* PROBLEM TO SOLVE
Copy out, word for word, the records from the line containing "Of turquoise water" through the end of the records.
= = = =
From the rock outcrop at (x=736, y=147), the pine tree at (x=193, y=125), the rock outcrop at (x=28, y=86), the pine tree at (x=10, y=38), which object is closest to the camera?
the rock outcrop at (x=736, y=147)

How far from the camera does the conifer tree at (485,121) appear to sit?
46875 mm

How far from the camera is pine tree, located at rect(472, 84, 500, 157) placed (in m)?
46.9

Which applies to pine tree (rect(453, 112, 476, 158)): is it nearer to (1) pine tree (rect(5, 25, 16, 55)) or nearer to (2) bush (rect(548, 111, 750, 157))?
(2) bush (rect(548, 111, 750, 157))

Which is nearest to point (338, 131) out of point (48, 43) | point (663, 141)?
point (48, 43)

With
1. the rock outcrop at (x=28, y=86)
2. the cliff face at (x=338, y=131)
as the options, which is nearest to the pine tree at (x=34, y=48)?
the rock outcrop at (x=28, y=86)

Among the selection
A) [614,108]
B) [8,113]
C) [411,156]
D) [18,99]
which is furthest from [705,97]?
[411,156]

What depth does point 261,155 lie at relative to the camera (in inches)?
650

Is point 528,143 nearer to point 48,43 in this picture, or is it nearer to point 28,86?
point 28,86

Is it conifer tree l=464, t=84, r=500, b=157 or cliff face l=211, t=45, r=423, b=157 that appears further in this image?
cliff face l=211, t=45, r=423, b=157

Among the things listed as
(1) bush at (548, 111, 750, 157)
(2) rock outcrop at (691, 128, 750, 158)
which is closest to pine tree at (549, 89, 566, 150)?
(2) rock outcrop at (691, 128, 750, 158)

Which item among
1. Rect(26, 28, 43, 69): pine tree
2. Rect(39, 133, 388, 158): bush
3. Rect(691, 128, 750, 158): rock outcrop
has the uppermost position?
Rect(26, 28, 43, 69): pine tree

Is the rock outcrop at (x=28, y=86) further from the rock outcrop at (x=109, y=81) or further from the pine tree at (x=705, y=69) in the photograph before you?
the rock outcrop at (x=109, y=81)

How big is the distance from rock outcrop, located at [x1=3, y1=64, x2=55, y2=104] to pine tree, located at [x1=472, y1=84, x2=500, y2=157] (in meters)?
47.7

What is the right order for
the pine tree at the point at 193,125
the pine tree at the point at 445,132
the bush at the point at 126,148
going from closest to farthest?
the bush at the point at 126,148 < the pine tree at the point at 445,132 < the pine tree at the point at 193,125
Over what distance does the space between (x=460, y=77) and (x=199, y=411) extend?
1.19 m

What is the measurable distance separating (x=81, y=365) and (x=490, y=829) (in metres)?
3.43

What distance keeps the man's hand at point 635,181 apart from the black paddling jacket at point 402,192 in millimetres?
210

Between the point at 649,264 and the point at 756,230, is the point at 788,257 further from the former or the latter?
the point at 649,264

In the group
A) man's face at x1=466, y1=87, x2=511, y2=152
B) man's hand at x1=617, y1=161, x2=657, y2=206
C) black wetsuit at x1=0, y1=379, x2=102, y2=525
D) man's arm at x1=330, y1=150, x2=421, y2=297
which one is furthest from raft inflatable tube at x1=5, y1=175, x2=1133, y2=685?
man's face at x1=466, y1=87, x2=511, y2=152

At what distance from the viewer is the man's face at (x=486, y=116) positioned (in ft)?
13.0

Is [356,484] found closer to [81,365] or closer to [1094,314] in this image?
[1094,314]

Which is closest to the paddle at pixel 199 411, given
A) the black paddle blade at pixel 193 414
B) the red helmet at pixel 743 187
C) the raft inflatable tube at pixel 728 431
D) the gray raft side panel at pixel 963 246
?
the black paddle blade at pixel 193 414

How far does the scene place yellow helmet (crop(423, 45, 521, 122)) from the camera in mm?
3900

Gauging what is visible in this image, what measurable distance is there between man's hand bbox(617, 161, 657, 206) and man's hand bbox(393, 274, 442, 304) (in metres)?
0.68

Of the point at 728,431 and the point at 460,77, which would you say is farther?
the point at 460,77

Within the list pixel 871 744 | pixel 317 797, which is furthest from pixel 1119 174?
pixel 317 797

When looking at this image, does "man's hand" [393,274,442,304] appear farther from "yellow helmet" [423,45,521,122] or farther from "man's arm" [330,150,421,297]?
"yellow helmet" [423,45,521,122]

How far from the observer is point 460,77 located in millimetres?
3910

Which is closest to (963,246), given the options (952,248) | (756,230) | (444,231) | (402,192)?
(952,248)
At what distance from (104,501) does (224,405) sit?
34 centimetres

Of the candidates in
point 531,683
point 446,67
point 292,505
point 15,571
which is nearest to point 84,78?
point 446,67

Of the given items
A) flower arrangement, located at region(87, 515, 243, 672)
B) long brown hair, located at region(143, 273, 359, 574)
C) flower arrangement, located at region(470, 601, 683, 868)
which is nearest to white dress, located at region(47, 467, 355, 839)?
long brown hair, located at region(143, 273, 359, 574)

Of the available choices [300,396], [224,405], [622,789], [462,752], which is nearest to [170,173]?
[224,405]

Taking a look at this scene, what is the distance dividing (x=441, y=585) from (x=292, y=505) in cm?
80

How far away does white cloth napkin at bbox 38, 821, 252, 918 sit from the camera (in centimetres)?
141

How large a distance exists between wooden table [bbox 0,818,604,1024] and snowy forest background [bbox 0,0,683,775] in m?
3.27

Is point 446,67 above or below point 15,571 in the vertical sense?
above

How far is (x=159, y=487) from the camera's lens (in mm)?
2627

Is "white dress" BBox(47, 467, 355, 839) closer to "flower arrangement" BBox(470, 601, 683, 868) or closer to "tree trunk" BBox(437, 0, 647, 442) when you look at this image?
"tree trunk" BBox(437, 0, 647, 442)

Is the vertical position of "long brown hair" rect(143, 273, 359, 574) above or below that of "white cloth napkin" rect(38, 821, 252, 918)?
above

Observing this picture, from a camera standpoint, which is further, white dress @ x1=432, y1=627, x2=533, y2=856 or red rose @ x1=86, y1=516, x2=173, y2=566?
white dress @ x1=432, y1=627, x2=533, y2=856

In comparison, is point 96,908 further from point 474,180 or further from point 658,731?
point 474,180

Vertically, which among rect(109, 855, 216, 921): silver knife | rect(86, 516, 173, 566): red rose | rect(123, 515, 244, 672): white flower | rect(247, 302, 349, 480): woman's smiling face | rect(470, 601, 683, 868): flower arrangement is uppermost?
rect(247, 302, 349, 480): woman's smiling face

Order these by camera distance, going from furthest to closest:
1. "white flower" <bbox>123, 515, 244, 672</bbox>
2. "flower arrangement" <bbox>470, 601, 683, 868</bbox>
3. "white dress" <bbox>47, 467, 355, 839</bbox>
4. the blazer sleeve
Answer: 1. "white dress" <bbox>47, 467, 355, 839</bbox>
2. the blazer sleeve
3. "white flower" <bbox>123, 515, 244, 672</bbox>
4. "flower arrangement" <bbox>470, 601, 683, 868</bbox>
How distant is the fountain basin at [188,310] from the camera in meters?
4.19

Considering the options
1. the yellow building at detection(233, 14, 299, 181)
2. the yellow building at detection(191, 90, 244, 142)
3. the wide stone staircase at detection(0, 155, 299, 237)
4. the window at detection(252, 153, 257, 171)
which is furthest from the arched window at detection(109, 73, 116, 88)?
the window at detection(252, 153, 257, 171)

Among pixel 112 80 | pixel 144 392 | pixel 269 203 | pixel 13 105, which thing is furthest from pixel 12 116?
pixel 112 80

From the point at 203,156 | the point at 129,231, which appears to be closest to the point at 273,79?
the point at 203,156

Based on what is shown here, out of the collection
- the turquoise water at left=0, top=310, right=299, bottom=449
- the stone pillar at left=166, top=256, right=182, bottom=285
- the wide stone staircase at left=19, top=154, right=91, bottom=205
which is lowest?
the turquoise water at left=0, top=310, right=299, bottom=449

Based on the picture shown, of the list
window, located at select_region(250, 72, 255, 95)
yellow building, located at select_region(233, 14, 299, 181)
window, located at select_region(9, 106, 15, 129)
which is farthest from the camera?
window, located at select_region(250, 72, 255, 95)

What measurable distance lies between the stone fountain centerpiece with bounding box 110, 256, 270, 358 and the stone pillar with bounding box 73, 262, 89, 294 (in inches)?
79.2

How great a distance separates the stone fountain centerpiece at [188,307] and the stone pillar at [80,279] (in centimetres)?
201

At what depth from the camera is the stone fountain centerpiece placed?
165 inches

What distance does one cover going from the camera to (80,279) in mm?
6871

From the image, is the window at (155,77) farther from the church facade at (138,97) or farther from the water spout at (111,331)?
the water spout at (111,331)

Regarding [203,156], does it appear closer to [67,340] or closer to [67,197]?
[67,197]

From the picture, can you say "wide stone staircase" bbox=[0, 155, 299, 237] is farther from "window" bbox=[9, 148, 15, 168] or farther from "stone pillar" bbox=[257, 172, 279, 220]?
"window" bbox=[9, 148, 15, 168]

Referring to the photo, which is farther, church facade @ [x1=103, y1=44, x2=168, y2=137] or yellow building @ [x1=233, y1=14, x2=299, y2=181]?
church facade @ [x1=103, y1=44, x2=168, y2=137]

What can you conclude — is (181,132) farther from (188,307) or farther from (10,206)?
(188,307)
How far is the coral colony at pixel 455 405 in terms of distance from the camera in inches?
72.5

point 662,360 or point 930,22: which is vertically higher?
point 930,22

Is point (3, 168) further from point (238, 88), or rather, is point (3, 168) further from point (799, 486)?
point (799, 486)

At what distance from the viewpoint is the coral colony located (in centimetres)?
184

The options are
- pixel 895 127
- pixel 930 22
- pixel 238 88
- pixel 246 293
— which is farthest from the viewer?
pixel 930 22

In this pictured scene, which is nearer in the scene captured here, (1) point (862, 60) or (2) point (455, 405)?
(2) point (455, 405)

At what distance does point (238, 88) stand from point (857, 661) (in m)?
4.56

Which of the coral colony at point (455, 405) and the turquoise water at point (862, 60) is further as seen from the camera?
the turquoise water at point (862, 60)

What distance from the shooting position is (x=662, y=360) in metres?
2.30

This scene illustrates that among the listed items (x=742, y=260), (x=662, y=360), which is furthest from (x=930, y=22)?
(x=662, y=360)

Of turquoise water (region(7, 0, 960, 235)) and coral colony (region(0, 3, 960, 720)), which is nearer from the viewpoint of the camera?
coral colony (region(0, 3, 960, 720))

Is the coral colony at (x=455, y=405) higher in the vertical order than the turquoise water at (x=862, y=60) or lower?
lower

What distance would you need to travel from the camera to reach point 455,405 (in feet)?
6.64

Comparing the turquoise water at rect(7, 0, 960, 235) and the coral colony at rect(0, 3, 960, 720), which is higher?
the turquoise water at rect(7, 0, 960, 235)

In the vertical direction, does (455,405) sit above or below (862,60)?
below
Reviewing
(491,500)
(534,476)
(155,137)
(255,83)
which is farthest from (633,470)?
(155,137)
= = = =
* THE COMPLETED TASK
Of turquoise water (region(7, 0, 960, 235)) and coral colony (region(0, 3, 960, 720)), which is nearer from the viewpoint of the camera?
coral colony (region(0, 3, 960, 720))

Is the coral colony at (x=455, y=405) higher in the vertical order than the turquoise water at (x=862, y=60) or lower?
lower

What distance would you need to travel from the camera to reach point 455,405 (in feet)?
6.64

Comparing the turquoise water at rect(7, 0, 960, 235) and the coral colony at rect(0, 3, 960, 720), which is higher?
the turquoise water at rect(7, 0, 960, 235)

In the vertical direction, does (455,405) sit above or below (862,60)?
below
Reviewing
(491,500)
(534,476)
(155,137)
(255,83)
which is farthest from (633,470)?
(155,137)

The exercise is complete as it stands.